I suspect that if you’re interested in horror films directed by women, you already quite strongly agree with low-budget independent cinema as a larger aesthetic for the simple reason that women often have – Too often – struggling to get the same funding as their male counterparts. Horror comedy by Faye Jackson in 2009 Strigoi for me, it’s almost a masterclass to do a lot with a little; he never tries to disguise the lo-fi nature of his production, and yet never feels cheap. It’s a very tight film that uses every element of its production to its best advantage to produce a truly funny and unapologetically political horror film.
Set and shot in Romania, Jackson employs the folkloric figure of strigoi – a region-specific sort of vampire character – to delve into that country’s history of oppression and corruption in an always engaging, truly dark, and often just plain hilarious way.
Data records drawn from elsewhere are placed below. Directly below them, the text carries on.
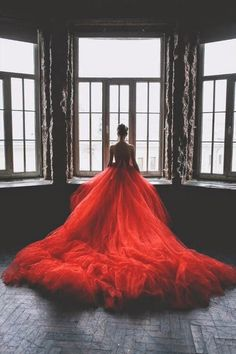 Woman wearing red gown looking out window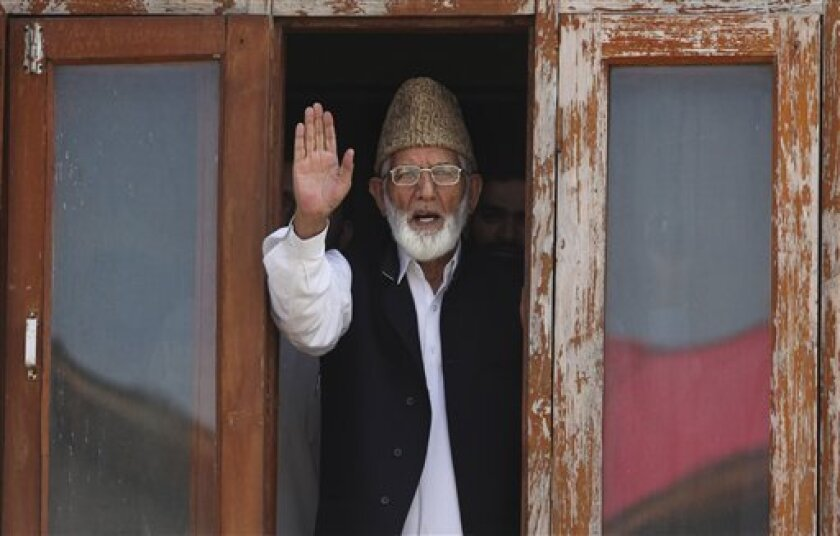 Kashmiri separatist leader Syed Ali Shah Geelani gestures as he speaks to media before his arrest in Srinagar, India, Wednesday, Sept. 8, 2010. Police in Indian-controlled Kashmir arrested Geelani Wednesday in an attempt to stop protests against Indian rule in the disputed region. (AP Photo/Altaf Qadri)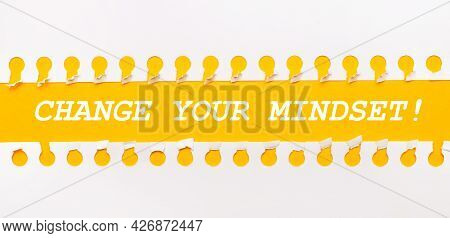Torn Paper Strip On Yellow Background With Text Change Your Mindset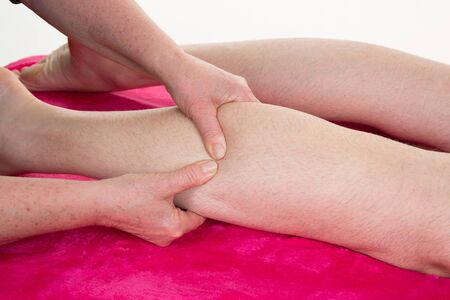 female therapist: A picture of a physio therapist giving a knee massage Stock Photo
The film follows a young man called Vlad, played by Catalin Paraschiv who returns from Italy to his small Romanian village, his dreams of becoming a chef abroad collapsing after grueling work in a chicken coop shattered his ambitions and the sent home, tail between his legs. After dropping out of medical school to pursue his dreams and failing big time, he quickly becomes the source of mockery for the small community for even bothering to have hopes and dreams in the first place. But the villagers and the newly arrived Vlad frankly have much bigger issues to face as his return home comes right after a series of strange deaths. Investigating both the bizarre murders and the undeniably peculiar behavior of his neighbors, Vlad is forced to confront the inherent corruption that lies at the heart of pre- and post-communist Romania in a wholly original way. and very engaging.
There’s a whole story here going back to the Nazis and their relationship with Romania, and while Jackson at times only involves the hypocrisy of the post-Communist powers in the country, at other key times it makes it very explicit. In this movie, the bad guys are the ones with the powers; not just politicians, but landowners whose legacy of stealing the homes and livelihoods of their neighbors has a very real impact on the present – economic leeches. The actual execution of Romanian dictator Nicolae Ceaușescu and his wife which was shown live on TV is quite significant here, so it is good to have some basic knowledge of this event if you are not exactly in the know of your Romanian history otherwise, but even if you’ve never heard of this stuff, the film still works, and performs great – it’s hard to miss its political punch, just like it’s hard to miss its humor. black and deep.
This political advantage, even if you don’t know the real details of what happened in Romania in the 20th century, is where Strigoi is really gaining its power, both in terms of how Jackson uses it in terms of this regional variation of vampire mythology itself, but also the more universal human tendency to insult and demonize anyone but you. don’t love as a political freak. This is what makes it more than an allegory of local history; Strigoi has a lot to say about people and what we are capable of in our darkest and most desperate times.
But let’s face it: politics aside, we’re here for the vampires. I like the way this movie employs strigoi mythology, almost reclaiming the regional specificity of this figure from the far too often milquetoast contemporary version which washed away all the original cultural scent of the figure beyond what could be the odd accent of cartoonish Eastern Europe . Strigoi are really interesting and It is worth considering if this is something for you.; while they most immediately adhere to what we understand as vampires, they also have elements that we might more traditionally associate with the witch figure. Jackson takes this very rich and unique story and weaves it together with issues more relevant to contemporary Romania in a really engaging, really thoughtful, and really funny way. It’s a really great movie, and it’s well worth the effort to find it.